It becomes a meditation.
I watch. I watch the clouds slowly move across the sky, slowly roiling into new shapes and patterns. I watch the branches above my head shudder, and see how it is only the leaves on a certain level, with the wind coming from a specific direction. I look at the colors and shape of the trees around me, trying to discern which are the same species.
I listen. I try to differentiate each birdcall: where is it coming from? How many? Are they moving, how does their call change? I use the help of the Merlin app to figure out who is singing.
I pretend. I watch a squirrel leaping from tree to tree, and I imagine myself in that small furry body— my claws digging lightly into bark to keep me stable, the immense speed of which I run, propelling myself quickly from a limb and never even pausing. I imagine myself curled in a nest of leaves with my mate, with my kits.
I imagine that I am a tree. That one takes more time to center upon, more senses to consider. Growth. My rings growing year after year, pushing myself a layer at a time towards the future. My feet quest down and out, deeper and deeper into rich soil, and I become not just tall but wide. I have an entire ecosystem within my skin, living and breeding and dying inside me- would it itch? I imagine drinking in sunshine and slumbering in winter. I think about what the passage of time must be like.

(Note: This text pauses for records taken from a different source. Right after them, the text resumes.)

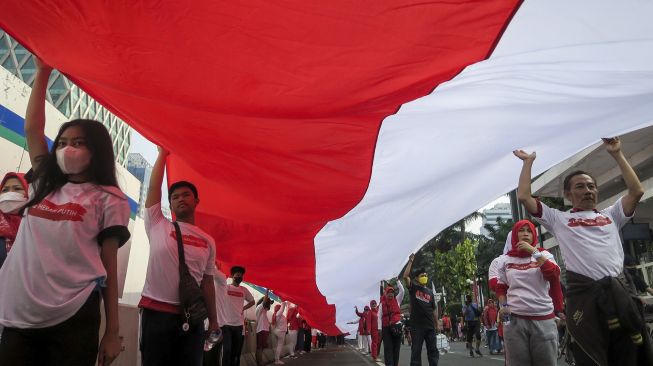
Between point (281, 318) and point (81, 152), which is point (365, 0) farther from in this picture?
point (281, 318)

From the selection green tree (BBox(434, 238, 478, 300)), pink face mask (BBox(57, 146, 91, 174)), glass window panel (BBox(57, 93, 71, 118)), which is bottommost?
pink face mask (BBox(57, 146, 91, 174))

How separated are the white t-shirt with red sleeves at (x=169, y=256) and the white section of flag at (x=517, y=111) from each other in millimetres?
1536

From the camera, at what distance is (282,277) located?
9789 mm

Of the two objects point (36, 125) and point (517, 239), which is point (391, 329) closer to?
point (517, 239)

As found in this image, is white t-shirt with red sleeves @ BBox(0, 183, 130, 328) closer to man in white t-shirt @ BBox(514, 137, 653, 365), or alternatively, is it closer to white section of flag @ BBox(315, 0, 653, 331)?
white section of flag @ BBox(315, 0, 653, 331)

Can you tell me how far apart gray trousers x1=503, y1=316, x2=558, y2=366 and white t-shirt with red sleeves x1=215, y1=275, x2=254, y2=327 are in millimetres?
3970

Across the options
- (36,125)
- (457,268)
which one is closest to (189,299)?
(36,125)

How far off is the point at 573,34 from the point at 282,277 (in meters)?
7.85

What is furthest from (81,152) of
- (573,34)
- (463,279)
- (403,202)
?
(463,279)

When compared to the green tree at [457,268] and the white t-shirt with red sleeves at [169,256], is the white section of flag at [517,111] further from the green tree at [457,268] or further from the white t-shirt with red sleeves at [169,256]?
the green tree at [457,268]

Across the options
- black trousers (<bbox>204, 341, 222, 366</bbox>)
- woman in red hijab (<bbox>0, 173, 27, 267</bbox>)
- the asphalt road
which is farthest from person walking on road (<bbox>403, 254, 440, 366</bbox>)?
woman in red hijab (<bbox>0, 173, 27, 267</bbox>)

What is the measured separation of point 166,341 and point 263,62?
1.87 metres

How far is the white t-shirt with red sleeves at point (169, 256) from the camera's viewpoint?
3389 millimetres

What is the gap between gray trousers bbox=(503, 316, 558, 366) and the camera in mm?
3891
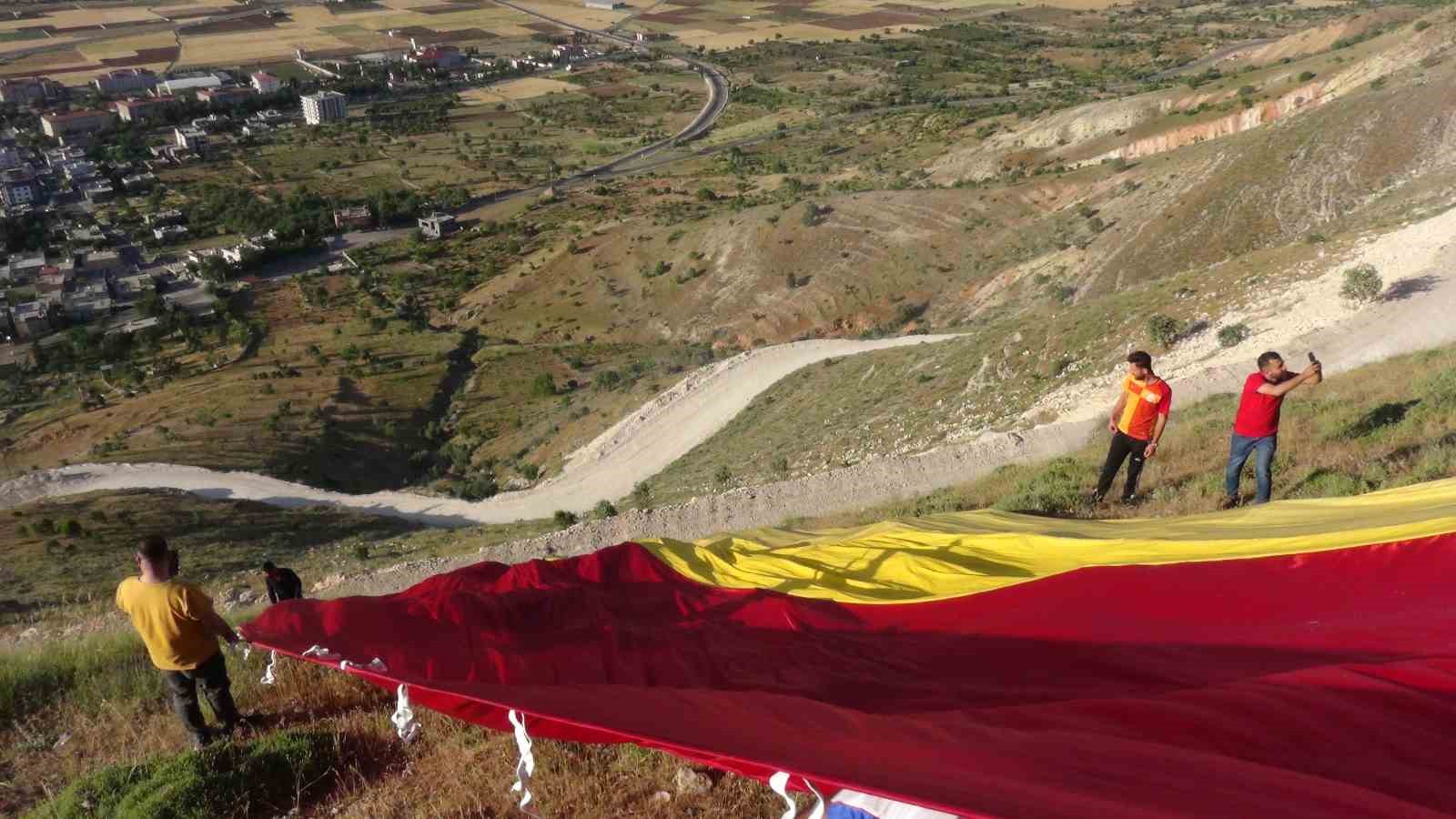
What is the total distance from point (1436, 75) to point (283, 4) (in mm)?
206681

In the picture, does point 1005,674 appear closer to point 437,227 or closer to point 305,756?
point 305,756

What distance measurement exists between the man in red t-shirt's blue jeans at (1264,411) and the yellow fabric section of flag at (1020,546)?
2.58ft

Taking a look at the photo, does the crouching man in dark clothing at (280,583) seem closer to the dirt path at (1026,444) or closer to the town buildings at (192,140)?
the dirt path at (1026,444)

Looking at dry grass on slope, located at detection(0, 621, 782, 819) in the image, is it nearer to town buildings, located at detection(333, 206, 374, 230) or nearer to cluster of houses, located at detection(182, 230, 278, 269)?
cluster of houses, located at detection(182, 230, 278, 269)

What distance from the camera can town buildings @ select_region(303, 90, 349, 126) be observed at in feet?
375

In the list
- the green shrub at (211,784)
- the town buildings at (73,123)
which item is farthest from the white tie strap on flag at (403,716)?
the town buildings at (73,123)

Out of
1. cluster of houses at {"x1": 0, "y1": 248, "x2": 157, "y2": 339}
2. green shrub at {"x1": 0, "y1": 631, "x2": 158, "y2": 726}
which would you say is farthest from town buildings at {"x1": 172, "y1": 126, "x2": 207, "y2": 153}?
green shrub at {"x1": 0, "y1": 631, "x2": 158, "y2": 726}

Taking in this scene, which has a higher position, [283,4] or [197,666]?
[283,4]

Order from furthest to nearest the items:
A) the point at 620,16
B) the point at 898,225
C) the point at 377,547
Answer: the point at 620,16 → the point at 898,225 → the point at 377,547

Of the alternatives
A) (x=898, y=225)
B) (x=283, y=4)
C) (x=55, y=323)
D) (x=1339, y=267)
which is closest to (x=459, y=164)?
(x=55, y=323)

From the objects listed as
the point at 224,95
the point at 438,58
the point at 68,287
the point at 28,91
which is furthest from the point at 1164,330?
the point at 28,91

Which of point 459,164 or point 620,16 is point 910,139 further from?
point 620,16

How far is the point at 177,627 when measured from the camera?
6.02 m

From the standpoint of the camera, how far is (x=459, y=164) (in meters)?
94.6
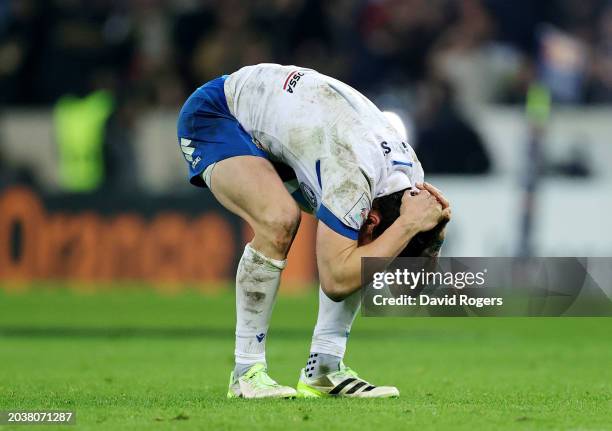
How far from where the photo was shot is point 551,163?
1748 centimetres

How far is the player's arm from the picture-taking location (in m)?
6.25

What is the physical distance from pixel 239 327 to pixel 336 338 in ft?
1.71

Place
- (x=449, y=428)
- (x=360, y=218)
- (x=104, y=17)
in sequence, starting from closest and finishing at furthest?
(x=449, y=428)
(x=360, y=218)
(x=104, y=17)

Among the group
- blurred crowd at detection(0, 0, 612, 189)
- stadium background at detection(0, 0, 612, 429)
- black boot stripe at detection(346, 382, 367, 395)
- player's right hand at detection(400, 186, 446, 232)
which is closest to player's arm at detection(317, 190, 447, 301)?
player's right hand at detection(400, 186, 446, 232)

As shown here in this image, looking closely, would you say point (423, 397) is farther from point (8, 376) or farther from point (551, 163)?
point (551, 163)

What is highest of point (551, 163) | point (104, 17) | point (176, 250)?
point (104, 17)

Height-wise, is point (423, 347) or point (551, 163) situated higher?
point (551, 163)

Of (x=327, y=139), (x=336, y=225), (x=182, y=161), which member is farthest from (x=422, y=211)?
(x=182, y=161)

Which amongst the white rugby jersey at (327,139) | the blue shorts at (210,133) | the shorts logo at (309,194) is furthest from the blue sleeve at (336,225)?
the blue shorts at (210,133)

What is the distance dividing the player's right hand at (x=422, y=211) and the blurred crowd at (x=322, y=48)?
11.8m

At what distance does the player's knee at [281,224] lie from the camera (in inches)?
260

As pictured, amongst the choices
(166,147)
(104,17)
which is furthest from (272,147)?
(104,17)

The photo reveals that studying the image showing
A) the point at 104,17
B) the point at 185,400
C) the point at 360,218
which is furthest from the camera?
the point at 104,17

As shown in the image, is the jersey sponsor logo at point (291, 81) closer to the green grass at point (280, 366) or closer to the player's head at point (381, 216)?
the player's head at point (381, 216)
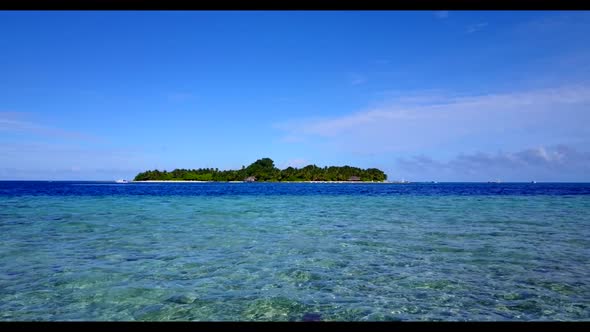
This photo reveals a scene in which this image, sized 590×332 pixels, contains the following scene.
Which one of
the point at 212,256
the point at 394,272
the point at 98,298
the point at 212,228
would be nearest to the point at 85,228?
the point at 212,228

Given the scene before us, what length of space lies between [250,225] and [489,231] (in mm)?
10155

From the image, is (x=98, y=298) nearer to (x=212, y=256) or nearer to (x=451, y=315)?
(x=212, y=256)

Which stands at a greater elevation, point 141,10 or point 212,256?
point 141,10

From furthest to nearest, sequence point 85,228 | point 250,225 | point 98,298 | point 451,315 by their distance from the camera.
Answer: point 250,225, point 85,228, point 98,298, point 451,315

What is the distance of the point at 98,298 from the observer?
270 inches

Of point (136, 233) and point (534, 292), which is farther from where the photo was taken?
point (136, 233)

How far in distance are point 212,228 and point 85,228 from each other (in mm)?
5427

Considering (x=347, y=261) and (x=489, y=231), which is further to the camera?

Even without a hammock, I stand at windows and watch and let my mind wander. This is not an issue at Robin Woods.
This habit made me look weird as hell at my old house. I would lay in my bed next to my dog Mabel, staring out the window, watching birds— but our window faced the street, so my neighbors probably assumed I was just incredibly nosy.
I wanted land because I wanted room to just exist, away from noise and eyes.
Photo taken of the moon from my hammock at night in Robin Woods, light glowing from a bonfire below.